---------- Data in this exercise

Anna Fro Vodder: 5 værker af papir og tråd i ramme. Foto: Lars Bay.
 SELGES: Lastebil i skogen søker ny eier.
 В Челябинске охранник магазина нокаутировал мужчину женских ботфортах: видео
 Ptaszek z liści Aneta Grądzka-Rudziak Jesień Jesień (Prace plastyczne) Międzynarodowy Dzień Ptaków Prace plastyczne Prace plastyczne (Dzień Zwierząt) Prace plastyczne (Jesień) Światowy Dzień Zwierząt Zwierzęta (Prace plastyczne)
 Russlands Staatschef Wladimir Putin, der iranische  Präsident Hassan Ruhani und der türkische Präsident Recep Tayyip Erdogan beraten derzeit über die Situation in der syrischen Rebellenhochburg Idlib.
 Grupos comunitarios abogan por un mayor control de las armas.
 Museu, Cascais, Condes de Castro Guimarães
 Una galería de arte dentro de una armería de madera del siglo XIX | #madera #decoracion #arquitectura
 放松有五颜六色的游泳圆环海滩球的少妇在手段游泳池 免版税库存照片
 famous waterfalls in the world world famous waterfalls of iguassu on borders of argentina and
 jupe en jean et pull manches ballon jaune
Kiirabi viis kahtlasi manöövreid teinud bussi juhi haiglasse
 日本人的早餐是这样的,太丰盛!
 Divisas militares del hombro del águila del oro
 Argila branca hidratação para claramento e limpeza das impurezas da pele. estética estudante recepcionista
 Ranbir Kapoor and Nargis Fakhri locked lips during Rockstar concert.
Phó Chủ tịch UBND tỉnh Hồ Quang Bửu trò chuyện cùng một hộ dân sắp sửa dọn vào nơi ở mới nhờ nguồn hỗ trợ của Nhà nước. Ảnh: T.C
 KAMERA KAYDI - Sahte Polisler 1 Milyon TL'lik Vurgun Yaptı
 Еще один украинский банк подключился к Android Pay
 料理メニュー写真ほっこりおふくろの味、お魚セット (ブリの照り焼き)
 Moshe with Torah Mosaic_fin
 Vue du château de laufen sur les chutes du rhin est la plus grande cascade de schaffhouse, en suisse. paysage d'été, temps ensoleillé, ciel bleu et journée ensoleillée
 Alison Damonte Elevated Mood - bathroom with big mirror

--------------------

» **Assignment**:
Print the complete listing again, exactly as it stands.

» **Result**:
Anna Fro Vodder: 5 værker af papir og tråd i ramme. Foto: Lars Bay.
 SELGES: Lastebil i skogen søker ny eier.
 В Челябинске охранник магазина нокаутировал мужчину женских ботфортах: видео
 Ptaszek z liści Aneta Grądzka-Rudziak Jesień Jesień (Prace plastyczne) Międzynarodowy Dzień Ptaków Prace plastyczne Prace plastyczne (Dzień Zwierząt) Prace plastyczne (Jesień) Światowy Dzień Zwierząt Zwierzęta (Prace plastyczne)
 Russlands Staatschef Wladimir Putin, der iranische  Präsident Hassan Ruhani und der türkische Präsident Recep Tayyip Erdogan beraten derzeit über die Situation in der syrischen Rebellenhochburg Idlib.
 Grupos comunitarios abogan por un mayor control de las armas.
 Museu, Cascais, Condes de Castro Guimarães
 Una galería de arte dentro de una armería de madera del siglo XIX | #madera #decoracion #arquitectura
 放松有五颜六色的游泳圆环海滩球的少妇在手段游泳池 免版税库存照片
 famous waterfalls in the world world famous waterfalls of iguassu on borders of argentina and
 jupe en jean et pull manches ballon jaune
Kiirabi viis kahtlasi manöövreid teinud bussi juhi haiglasse
 日本人的早餐是这样的,太丰盛!
 Divisas militares del hombro del águila del oro
 Argila branca hidratação para claramento e limpeza das impurezas da pele. estética estudante recepcionista
 Ranbir Kapoor and Nargis Fakhri locked lips during Rockstar concert.
Phó Chủ tịch UBND tỉnh Hồ Quang Bửu trò chuyện cùng một hộ dân sắp sửa dọn vào nơi ở mới nhờ nguồn hỗ trợ của Nhà nước. Ảnh: T.C
 KAMERA KAYDI - Sahte Polisler 1 Milyon TL'lik Vurgun Yaptı
 Еще один украинский банк подключился к Android Pay
 料理メニュー写真ほっこりおふくろの味、お魚セット (ブリの照り焼き)
 Moshe with Torah Mosaic_fin
 Vue du château de laufen sur les chutes du rhin est la plus grande cascade de schaffhouse, en suisse. paysage d'été, temps ensoleillé, ciel bleu et journée ensoleillée
 Alison Damonte Elevated Mood - bathroom with big mirror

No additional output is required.